### Textausschnitt
::::::::
Neue Perspektiven, zu altmodisch aufgelegt
Mit Killers of the Flower Moon versucht sich Martin Scorsese an einem Thema von ungemeiner historischer Gravitas. Und verläuft sich dabei leider in seinen eigenen Genrekonventionen.
Amerika im frühen 20. Jahrhundert. Der Wildwest-Konkurrenzkampf um Ressourcen überschlägt sich. Trotz aller Mühen seitens der weißen Siedler, diesen zu dominieren, finden die Mitglieder des nativamerikanischen Osage-Stammes Erdöl in ihrem Reservat und sichern sich so, zumindest für kurze Zeit, ein seltenes Monopol.
::::::::
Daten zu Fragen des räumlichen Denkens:

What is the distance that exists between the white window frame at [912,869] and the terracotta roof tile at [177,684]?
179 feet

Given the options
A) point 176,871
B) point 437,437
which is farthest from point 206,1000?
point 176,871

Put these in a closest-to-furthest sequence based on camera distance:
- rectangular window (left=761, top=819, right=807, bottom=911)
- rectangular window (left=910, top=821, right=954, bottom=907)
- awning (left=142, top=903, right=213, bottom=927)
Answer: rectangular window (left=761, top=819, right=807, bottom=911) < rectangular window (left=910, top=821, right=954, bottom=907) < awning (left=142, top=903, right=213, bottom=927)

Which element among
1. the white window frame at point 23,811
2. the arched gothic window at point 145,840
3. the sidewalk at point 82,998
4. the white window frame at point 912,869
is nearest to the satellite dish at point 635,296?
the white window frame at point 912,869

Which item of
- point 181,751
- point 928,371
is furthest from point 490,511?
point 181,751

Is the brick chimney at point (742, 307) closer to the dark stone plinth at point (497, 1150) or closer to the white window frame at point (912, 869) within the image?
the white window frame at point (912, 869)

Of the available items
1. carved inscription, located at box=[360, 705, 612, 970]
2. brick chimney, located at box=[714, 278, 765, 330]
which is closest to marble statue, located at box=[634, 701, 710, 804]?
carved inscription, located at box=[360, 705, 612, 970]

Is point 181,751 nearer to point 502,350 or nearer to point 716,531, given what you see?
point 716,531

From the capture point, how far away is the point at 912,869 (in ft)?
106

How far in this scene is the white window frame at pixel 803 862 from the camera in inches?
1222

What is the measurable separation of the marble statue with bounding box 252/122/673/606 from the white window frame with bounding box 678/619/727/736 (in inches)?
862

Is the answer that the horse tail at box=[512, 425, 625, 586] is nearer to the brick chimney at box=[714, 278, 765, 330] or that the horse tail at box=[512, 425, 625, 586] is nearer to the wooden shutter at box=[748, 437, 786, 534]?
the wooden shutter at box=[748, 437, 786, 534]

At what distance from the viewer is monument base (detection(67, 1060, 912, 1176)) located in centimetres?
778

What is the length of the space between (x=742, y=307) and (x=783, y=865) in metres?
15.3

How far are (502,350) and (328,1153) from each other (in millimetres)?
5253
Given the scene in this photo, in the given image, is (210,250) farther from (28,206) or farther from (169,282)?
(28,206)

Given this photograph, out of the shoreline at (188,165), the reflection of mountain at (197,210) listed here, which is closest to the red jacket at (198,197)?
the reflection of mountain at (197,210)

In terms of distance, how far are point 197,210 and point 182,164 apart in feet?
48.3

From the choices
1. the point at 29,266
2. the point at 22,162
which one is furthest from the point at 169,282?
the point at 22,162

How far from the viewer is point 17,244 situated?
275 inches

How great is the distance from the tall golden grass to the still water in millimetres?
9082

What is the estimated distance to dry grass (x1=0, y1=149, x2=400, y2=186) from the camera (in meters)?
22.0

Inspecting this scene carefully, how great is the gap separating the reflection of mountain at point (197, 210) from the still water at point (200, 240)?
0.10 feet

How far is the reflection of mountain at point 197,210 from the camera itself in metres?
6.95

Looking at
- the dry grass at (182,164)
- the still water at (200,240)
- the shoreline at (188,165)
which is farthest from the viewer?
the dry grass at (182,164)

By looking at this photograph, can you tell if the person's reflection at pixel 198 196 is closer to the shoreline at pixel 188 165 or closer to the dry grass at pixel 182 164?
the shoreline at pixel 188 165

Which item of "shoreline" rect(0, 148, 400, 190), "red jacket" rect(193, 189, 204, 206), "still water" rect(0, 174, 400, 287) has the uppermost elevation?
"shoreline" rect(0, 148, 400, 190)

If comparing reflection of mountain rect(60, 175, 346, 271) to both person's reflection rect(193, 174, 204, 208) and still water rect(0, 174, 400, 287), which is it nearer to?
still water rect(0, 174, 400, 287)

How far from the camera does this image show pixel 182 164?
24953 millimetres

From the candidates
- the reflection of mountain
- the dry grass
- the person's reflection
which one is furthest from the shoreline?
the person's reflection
::::::::
### Was zu tun ist
Führe die Filmkritik zu „Killers of the Flower Moon“ im Anschluss an ihren letzten Satz weiter.

### Antwort zur Aufgabe
Diese historische Begebenheit eröffnet zahlreiche Fragen, die eine Adaption aufgreifen kann. Schon zu Beginn wird etabliert, dass Eingliederung, bürokratische Eingrenzungen und kulturelle Mimikry von den Osage gefordert werden, um ihren Reichtum zu gesellschaftlichem Status umwandeln zu können. Die Möglichkeit, anhand dieses Fallbeispiels also die passiveren Diskriminierungsstrukturen im Kolonialismus zu untersuchen, bietet sich demnach mehr als an. Und auch wenn dies in einigen Momenten angerissen wird, fokussiert sich Killers of the Flower Moon vor allem auf aktive Gewaltmechanismen, mit denen marginalisierte Gruppen unterdrückt werden. Im Fall der Osage sind dies vor allem Heiratsschwindel, Mord und Korruption. Dort offenbart sich das größte Problem des Films. Denn wie der Titel bereits andeutet, wird sich auf die Täter fokussiert. Leider auf eine Art und Weise, die an den falschen Stellen Nuancen setzt.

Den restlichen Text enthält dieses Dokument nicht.